“ The heroes find the crumbling, overgrown ruins of what appears to be some sort of grand dining hall in the forest. Deciding that it is a good place to camp, the set up a fire in the center. However, they are woken in the night to see skeletons waltzing in the moonlight to organ music that emanates from the open air. The skeletons touch nobody, dancing around them all night.”
“ On route from Geli to Nekrass the characters meet a peasant boy on the road. He's wandering in the direction from which they've just come. If this seems a little bit incongruous, they may wish to ask him a few questions. He's perfectly willing to talk: he's called Lamish and he's run away because he knows he is the heir to the throne of Geli and his parents didn't believe him. How far is his home? About five weeks walk from here. How much has he eaten? Nothing. Has he drunk? Only from the filthy roadside ditches. In short, it's a wonder he is still alive. And yet he seems perfectly healthy.
Is he a thief, waiting for travellers to trick? Is he lying because there's something more sinister under all of this? Is he telling the truth? And anyway, what should the characters do? Do you take him to Geli? Do you try to find his parents? Or leave him to make his own way?”
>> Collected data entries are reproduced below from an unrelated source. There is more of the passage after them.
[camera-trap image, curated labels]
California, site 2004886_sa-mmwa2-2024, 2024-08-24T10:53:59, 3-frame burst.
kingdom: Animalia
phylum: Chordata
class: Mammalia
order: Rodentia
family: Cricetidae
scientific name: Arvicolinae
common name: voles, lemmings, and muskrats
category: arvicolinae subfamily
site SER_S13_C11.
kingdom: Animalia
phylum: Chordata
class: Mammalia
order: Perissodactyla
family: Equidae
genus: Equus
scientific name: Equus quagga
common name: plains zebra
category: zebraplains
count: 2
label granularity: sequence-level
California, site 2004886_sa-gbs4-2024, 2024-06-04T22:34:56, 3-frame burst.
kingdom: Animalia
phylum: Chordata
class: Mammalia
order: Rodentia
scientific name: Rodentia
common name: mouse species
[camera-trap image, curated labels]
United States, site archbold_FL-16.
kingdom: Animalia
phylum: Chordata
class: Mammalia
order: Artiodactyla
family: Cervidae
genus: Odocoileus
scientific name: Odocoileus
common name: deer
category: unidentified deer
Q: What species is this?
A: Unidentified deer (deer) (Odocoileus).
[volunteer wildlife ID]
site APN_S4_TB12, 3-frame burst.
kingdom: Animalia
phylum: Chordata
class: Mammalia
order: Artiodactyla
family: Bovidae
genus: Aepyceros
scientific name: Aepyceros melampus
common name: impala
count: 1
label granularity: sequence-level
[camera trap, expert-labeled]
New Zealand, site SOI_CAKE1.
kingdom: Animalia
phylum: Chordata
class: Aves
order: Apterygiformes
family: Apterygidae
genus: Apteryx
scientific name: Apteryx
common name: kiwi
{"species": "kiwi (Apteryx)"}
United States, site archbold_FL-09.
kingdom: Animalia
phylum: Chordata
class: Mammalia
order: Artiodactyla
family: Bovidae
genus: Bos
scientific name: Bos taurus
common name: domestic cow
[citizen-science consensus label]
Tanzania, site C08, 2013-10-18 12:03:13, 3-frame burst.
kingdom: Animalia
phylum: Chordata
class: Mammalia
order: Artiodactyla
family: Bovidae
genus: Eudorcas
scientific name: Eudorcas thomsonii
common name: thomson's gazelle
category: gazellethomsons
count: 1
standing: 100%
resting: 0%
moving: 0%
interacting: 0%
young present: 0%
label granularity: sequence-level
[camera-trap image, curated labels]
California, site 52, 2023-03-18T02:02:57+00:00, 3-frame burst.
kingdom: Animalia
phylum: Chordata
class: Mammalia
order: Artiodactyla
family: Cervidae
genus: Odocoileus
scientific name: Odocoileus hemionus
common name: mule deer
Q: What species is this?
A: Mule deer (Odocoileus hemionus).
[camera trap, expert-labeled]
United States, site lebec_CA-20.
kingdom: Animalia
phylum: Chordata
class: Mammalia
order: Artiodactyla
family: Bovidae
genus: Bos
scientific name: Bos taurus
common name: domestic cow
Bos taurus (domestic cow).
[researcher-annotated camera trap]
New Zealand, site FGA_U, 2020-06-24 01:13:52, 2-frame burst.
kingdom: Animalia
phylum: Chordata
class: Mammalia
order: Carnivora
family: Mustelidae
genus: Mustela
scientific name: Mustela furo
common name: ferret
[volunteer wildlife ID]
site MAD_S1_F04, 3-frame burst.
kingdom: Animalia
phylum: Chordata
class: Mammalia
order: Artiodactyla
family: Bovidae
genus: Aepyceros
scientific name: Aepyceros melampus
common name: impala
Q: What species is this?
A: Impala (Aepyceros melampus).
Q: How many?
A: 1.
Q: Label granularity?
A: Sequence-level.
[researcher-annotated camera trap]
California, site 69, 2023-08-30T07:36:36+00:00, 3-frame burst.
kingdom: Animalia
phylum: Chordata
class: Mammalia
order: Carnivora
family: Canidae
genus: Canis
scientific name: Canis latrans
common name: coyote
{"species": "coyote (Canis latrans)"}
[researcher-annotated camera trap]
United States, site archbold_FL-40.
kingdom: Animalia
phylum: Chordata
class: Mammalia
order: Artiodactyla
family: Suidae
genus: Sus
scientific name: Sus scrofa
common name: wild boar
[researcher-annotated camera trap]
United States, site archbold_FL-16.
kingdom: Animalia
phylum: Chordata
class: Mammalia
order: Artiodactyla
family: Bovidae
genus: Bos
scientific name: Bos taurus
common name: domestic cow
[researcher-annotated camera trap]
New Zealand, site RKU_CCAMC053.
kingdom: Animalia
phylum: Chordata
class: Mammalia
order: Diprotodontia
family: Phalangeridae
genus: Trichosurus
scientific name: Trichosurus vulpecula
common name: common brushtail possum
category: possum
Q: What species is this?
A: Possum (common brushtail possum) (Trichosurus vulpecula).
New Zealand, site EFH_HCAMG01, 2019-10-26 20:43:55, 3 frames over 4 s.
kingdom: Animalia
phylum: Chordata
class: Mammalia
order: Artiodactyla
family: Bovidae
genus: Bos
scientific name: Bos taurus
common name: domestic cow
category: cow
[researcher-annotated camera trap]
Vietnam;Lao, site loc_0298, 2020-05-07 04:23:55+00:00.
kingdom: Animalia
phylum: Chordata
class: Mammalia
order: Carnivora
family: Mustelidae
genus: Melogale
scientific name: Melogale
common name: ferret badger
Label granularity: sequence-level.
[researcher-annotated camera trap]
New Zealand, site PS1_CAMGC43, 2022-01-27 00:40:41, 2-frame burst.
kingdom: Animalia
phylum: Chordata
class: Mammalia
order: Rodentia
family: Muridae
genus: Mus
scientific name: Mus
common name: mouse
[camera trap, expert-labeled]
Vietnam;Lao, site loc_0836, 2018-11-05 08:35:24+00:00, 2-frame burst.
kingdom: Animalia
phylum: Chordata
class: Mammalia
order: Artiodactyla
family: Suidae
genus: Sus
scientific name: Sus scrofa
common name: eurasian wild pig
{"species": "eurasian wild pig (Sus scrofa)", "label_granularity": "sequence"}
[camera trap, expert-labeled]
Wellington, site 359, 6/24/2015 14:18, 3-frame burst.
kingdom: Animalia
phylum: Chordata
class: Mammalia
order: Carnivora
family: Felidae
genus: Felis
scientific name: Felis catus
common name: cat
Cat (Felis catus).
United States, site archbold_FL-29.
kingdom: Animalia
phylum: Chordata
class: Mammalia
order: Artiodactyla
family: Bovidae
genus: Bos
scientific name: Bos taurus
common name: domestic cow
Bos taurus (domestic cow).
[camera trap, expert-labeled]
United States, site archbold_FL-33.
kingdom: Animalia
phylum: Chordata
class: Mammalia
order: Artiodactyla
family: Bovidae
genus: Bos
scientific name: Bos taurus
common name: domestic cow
“ A good camping-place with something extra: a gallows with a hangman, reduced mostly to bones and a few rags. It marrily hovers in the wind. Any manipulation will make it fall apart. An excellent camping place, except for the midnight hours, when ghosts of those executed haunt here. Some wail for their crimes, some re-live their execution over and over, some want to have a talk, and still some others want to scare the Living for fun.”